Thursday, April 2, 2015


Portland has both a Japanese Garden and a Chinese Garden. My daughter and I thought we would only have time for one or the other, and so we read the descriptions and reviews of both gardens and tried to choose just one. They both got rave reviews, but as my daughter had lived in Japan twice, we opted for nostalgia and the Japanese Garden. The evening before we flew home, however, we discovered that our flight had been changed, giving us just enough time to add the Chinese Garden.

So which was better? Having been to both, I still can't make a recommendation of one over the other. 
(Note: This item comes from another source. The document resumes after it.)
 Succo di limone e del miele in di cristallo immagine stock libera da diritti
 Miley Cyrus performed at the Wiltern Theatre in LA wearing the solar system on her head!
THE JAPANESE GARDEN covers 5.5 acres in Portland's West Hills neighborhood, a nice break from the noise and commotion of the city, which is important as traditional Japanese gardens seek to unite the visitor with nature and provide a sense of peace and tranquility.
We visited the garden at the end of the day when there were very few other visitors, and it was definitely peaceful and tranquil.

There are five sub-gardens: the Strolling Pond Garden, the Natural Garden, the Sand and Stone Garden, the Flat Garden, and the Tea Garden.
Stone formations and structures are an important part of all Japanese gardens:


Two different zen gardens in different areas of the park promote meditation.

ZEN #1:

ZEN #2:

In Japanese gardens there is something beautiful no matter the season, even in January in cold Portland:

Paths crisscross and meander between and among the gardens, all with places to sit, rest, and contemplate the glorious surroundings:

There was a bridge that looked vaguely familiar, like I'd seen it somewhere before. I checked it against Monet's Japanese Bridge, and yup, it was a match:
Japanese Bridge, Portland

And, of course, there must be all types of water--trickling, bubbly, glassy, tumbling, placid, reflective:
Japanese Garden, Portland, Oregon

A bit of wildlife doesn't hurt, even if it is the eternally unmoving type:

In contrast, THE LAN SU CHINESE GARDEN is compact--one enclosed city block in Portland's Old Town Chinatown.
We went on a day when free admission was offered in exchange for two cans of food for the local food bank, so it was relatively crowded. I wouldn't describe it as a tranquil place.
No sirree, this dragon doesn't exactly inspire peace and contentment:
And yet, the gently swooping roof lines and quiet waters did much to counteract the busy-ness all around us:
Lan Su Chinese Gardens, Portland, Oregon
There is a definite serenity in water that captures silhouetted shadows:

So many wonderful places to explore:

Just don't explore too closely:

As in the Japanese Garden, pathways lead willing walkers to many hidden nooks and crannies in the park.
Each sidewalk has a different personality:

Stones and living things sometimes look a lot alike:

All that exploring made us tired, and when we saw a tea house, we knew we had to stop and rest.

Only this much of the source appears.